===== Information shown

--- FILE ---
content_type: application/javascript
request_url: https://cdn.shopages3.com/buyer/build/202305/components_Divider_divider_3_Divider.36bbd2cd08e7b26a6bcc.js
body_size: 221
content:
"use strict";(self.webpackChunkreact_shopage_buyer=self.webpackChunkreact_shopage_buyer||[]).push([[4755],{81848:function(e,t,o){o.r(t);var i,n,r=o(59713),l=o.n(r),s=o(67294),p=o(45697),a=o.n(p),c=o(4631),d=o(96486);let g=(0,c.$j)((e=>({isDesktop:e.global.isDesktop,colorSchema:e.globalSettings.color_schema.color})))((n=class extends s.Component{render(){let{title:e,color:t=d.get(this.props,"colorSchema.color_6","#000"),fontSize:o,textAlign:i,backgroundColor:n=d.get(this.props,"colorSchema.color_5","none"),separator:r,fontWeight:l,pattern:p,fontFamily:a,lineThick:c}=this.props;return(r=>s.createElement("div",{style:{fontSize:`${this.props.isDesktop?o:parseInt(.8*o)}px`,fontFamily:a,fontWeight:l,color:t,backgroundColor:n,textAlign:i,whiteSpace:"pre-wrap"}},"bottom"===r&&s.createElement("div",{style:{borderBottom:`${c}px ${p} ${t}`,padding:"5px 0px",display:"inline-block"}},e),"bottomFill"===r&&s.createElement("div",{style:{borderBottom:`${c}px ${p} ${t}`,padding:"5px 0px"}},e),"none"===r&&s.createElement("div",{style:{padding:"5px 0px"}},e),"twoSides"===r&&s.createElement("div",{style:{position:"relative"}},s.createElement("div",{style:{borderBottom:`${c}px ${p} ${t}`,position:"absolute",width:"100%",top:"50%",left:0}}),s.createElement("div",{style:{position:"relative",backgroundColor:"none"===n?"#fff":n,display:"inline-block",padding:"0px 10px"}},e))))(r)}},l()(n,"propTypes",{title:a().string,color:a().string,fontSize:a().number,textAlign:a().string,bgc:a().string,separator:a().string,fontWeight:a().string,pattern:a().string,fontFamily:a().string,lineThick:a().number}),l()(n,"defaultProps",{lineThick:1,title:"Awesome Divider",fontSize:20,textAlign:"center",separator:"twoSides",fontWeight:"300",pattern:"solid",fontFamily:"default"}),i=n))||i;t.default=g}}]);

==========

* **Instructions to follow**: Your response must contain all of the records, copied exactly.

* **Task solution**:
--- FILE ---
content_type: application/javascript
request_url: https://cdn.shopages3.com/buyer/build/202305/components_Divider_divider_3_Divider.36bbd2cd08e7b26a6bcc.js
body_size: 221
content:
"use strict";(self.webpackChunkreact_shopage_buyer=self.webpackChunkreact_shopage_buyer||[]).push([[4755],{81848:function(e,t,o){o.r(t);var i,n,r=o(59713),l=o.n(r),s=o(67294),p=o(45697),a=o.n(p),c=o(4631),d=o(96486);let g=(0,c.$j)((e=>({isDesktop:e.global.isDesktop,colorSchema:e.globalSettings.color_schema.color})))((n=class extends s.Component{render(){let{title:e,color:t=d.get(this.props,"colorSchema.color_6","#000"),fontSize:o,textAlign:i,backgroundColor:n=d.get(this.props,"colorSchema.color_5","none"),separator:r,fontWeight:l,pattern:p,fontFamily:a,lineThick:c}=this.props;return(r=>s.createElement("div",{style:{fontSize:`${this.props.isDesktop?o:parseInt(.8*o)}px`,fontFamily:a,fontWeight:l,color:t,backgroundColor:n,textAlign:i,whiteSpace:"pre-wrap"}},"bottom"===r&&s.createElement("div",{style:{borderBottom:`${c}px ${p} ${t}`,padding:"5px 0px",display:"inline-block"}},e),"bottomFill"===r&&s.createElement("div",{style:{borderBottom:`${c}px ${p} ${t}`,padding:"5px 0px"}},e),"none"===r&&s.createElement("div",{style:{padding:"5px 0px"}},e),"twoSides"===r&&s.createElement("div",{style:{position:"relative"}},s.createElement("div",{style:{borderBottom:`${c}px ${p} ${t}`,position:"absolute",width:"100%",top:"50%",left:0}}),s.createElement("div",{style:{position:"relative",backgroundColor:"none"===n?"#fff":n,display:"inline-block",padding:"0px 10px"}},e))))(r)}},l()(n,"propTypes",{title:a().string,color:a().string,fontSize:a().number,textAlign:a().string,bgc:a().string,separator:a().string,fontWeight:a().string,pattern:a().string,fontFamily:a().string,lineThick:a().number}),l()(n,"defaultProps",{lineThick:1,title:"Awesome Divider",fontSize:20,textAlign:"center",separator:"twoSides",fontWeight:"300",pattern:"solid",fontFamily:"default"}),i=n))||i;t.default=g}}]);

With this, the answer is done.